Published on 22/11/2024
Vehicle imports in Kenya have dropped by 15% as economic hardships tighten their grip on citizens.
National Transport and Safety Authority (NTSA) data reveals only 62,533 units were imported from January to August 2024, compared to 73,708 during the same period in 2023. The decline highlights shrinking purchasing power amid soaring inflation and high taxes. Dealers are feeling the pinch, with showrooms struggling to move stock. Many Kenyans now prioritize basic needs over luxury or convenience.
The decline in vehicle imports comes at a time when Kenyans are dealing with the high cost of living occasioned by increased taxes amid diminishing pay slips.
At the same time, the number of motorcycles imported in 2024 increased marginally by 7.7 per cent; rising from 45,610 units in 2023 to 49,132 in 2024.
According to the report, Kenyans imported 3,500 saloon units in 2024, an increase from 3,489 units in 2023.
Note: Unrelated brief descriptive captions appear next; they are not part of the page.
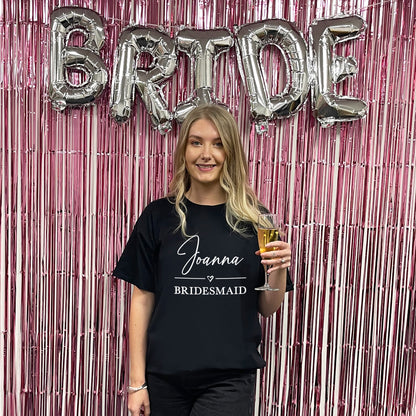 Woman in a 'Joanna Bridesmaid' shirt holding a glass, with 'BRIDE' balloons in the background.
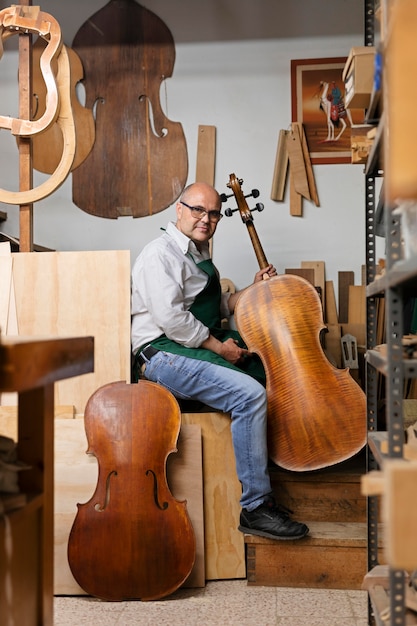 Foto gratuita hombre de mediana edad en su taller de instrumentos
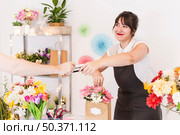female florist accepting credit card from her customer. Стоковое фото, агентство Ingram Publishing / Фотобанк Лори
Stations wagons, which are preferred for their practicality and fuel economy. registered a hike with 41,024 units imported in 2024, compared with 34,499 units last year.
Minibuses and pickups registered a decline in registrations over the period, dropping by 3.3 per cent and 58 per cent respectively.
Globally, vehicle prices have largely stabilized owing to macroeconomic factors such as supply chain disruptions.
Despite the stabilization, prices remain relatively high.
The Kenya Kwanza administration has projected the country to exhibit positive economic growth in the coming months occasioned by its focus in the agriculture and manufacturing sector.
The government has drafted a National Automotive Policy that seeks to boost the local assembling industry and discourage the importation of second-hand vehicles.
Currently, Kenyans prefer to import an average of 6,000 to 8,000 second-hand units monthly.